Seeing a company of Algarvian footsoldiers tramping toward the ley-line caravan depot, he stuck up his arm to halt traffic on the cross street. His countrymen cursed him as they passed. By now, he was used to that. They were on their way to Unkerlant, and he got to stay here in Gromheort. The way things were in Unkerlant these days, he wouldn't have wanted to go there himself.
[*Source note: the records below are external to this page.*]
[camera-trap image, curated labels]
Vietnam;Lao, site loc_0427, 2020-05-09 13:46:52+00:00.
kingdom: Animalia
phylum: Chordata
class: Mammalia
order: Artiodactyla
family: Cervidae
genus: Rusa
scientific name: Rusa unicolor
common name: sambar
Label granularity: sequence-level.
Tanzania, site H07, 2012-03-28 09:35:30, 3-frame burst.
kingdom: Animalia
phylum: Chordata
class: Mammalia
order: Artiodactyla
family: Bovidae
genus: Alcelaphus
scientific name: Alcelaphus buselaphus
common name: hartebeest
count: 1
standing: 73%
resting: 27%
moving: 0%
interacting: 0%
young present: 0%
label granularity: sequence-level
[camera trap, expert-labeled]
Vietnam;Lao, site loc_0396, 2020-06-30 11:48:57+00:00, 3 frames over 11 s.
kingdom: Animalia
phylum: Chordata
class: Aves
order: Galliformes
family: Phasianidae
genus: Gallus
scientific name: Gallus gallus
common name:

Behind the Algarvians came another company in uniform: bearded Forthwegians who'd joined Plegmund's Brigade. Their countrymen, forced to wait at the cross street while they passed, cursed them more foully than the Algarvian soldiers had cursed Bembo. Disciplined and stolid, the new recruits for the Brigade kept on marching. They puzzled Bembo. If some foreign king occupied Algarve, he couldn't see himself volunteering to fight for the fellow.
Of course, I'm a lover, not a fighter, he thought. He wouldn't have said that aloud had Oraste been tramping along beside him. His partner seldom found his jokes funny, but Oraste would have howled laughter at that.
A little storefront had a big sign in unintelligible Forthwegian. Below it, in smaller letters, were a couple of words of perfectly understandable Algarvian: Healing Charms. The paint that served as their background was a little newer, a little cleaner, than the rest of the sign. Bembo wondered if the sign had said the same thing in classical Kaunian before Gromheort changed hands.
He might have walked on by had he not chosen that moment to sneeze. He didn't want to spend several days on his cot aching and feverish and generally feeling as if he'd stepped in front of a ley-line caravan car. If a charm would stop his sickness before it really got started, he was all for it. He went inside.
Two men and a woman sat in a gloomy, nasty waiting room. They all looked up at him in varying degrees of alarm. He'd expected nothing less. "Relax," he told them, hoping they understood Algarvian- after the baker, he was feeling spoiled. "I'm here for the same reason you are."
One of the men murmured in Forthwegian. The other two people eased back into their seats. The woman chuckled nervously. The man who knew some Algarvian asked, "And why is that?"
"To keep myself from coming down with the grippe, of course," Bembo answered. He sneezed again. "Powers above, I hope I'm not too late."